Stéphane Breton finds subjects for his documentaries “by chance.” The idea for his latest feature Les Premiers Jours (The First Days) came in haphazard fashion after he was invited to the film school in Santiago do Chile.
“I discovered the shore, the ocean and I decided to make a film there,” Breton remembers what led him to start shooting on a remote, rocky, windswept beach where foragers were working hard, collecting straggly brown mounds of seaweed from the shallow water. This seaweed is rich in collagen and calcium. It can be used as a beauty product and for industrial purposes. Chinese importers are ready to pay a generous price for it.
The film, which has its premiere in Locarno’s Semaine de la Critique this weekend, was produced by Serge Lalou and made through Paris-based Les Films d’Ici. It was shot and co-edited, as well as directed, by Breton – a one-man orchestra when it comes to filmmaking. He prefers not to work with a crew partly because of the expense and partly because other crew members would get in the way and threaten the intimacy he was trying to achieve. He prefers to be alone.
Humans have been coming to this remote outpost for hundreds of years and they have always lived off the land in the same way. “I am really interested in the relationship between a place and the people,” the director reflects.
Many of the foragers have dogs. These feature prominently in the film. Breton, who is an anthropologist as well as a filmmaker and photographer, regards them as a link with the past. There is something almost mystical about the way they wait by the water.
“It’s not an ethnographic film. It’s an artistic film…music for the mind. It is not a film about describing places and people. I am not trying to develop a dramaturgy. I am not trying to develop characters. There is no storyline.” Nor does it have any dialogue or voice-over. Instead, it has “music and sound at the forefront.”
The director talks of “emancipating” himself from the traditional documentary approach. He has made movies everywhere from New Guinea to Russia, from Syria to New Mexico. Wherever he goes, he likes to explore “the way the onlooker sees the landscape.” He doesn’t “describe” or “explain” things but instead seeks to capture the spirit and energy of the place where he is filming.

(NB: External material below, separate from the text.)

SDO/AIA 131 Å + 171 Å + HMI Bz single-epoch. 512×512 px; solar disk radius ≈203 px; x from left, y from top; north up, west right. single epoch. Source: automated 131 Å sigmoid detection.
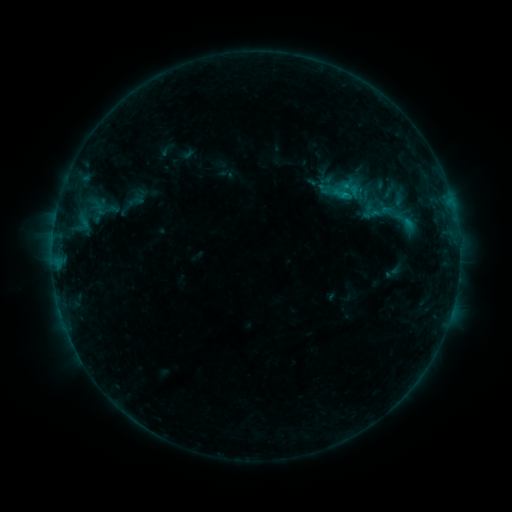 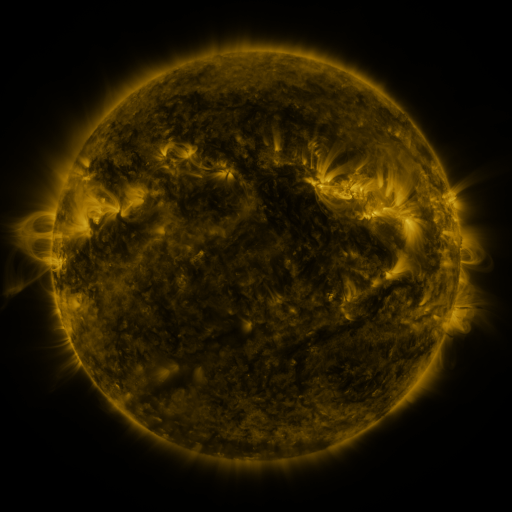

“It [the film] is, in fact, very lyrical. It is just [like] a song or a piece of music,” Breton suggests. “It’s also about what I long for…this life that is devoid of conflict, that is free, that is funny.”
Breton is never in a hurry to complete a project. He’ll spend months with his subjects. “I’ve always loved staying a very, very long time with people, eating with them, sleeping in their houses, just sharing life. My films are not about topics or issues. They are about living somewhere.”
The director relished his time in Chile. “This place was very enjoyable. It was beautiful,” he recalls. “The people were sweet, very calm. We were at a distance from the stress and the aggression of the real world. For me, it was just a matter of being there, hanging around and filming all day long, from morning to night and from night to morning. That’s what I like to do in general.”
For Breton, a film and life itself are “one and the same thing…shooting to me is like breathing.”
No, the director didn’t join in with the arduous work of gathering the vast clumps of seaweed. However, he made sure his subjects realised he was as busy as they were. He didn’t want them to mistake him for a dilettante. “It’s very important that I do not show myself as a lazy voyeuristic tourist. I am very dedicated to what I do.” They trusted him because they could see he was as involved in his work as they were in their own. He told them he was going to film their lives and they accepted that. “Very quickly people don’t care [about the camera being there]. I am very unobtrusive. I never ask questions. I do no interviews. I keep quiet. I follow. I am there. And little by little, I am part of the scene, part of the landscape. It takes months.”
He’ll sometimes have a translator if needed. On The First Days he also used a sound engineer who visited briefly to record “water, rust, rocks, all sorts of sounds that I would use after.”
“I film a lot. I know that a lot of things will be thrown out. The process continues in the post-production…it’s really at the end the whole thing falls into one piece. It’s a very long process and I like it this way. I don’t go shooting a film with a perfect knowledge [in advance] of what I need.”
On many of Breton’s films, a broadcaster (often Arte) will be aboard from an early stage. That wasn’t the case for The First Days which was therefore financed in piecemeal fashion.
“The economics are getting more and more difficult,” the director says of his brand of poetic, deeply personal documentary making. Nonetheless, he is hopeful that the new film will be seen widely following its Locarno premiere. “We expect a theatrical release,” he declares.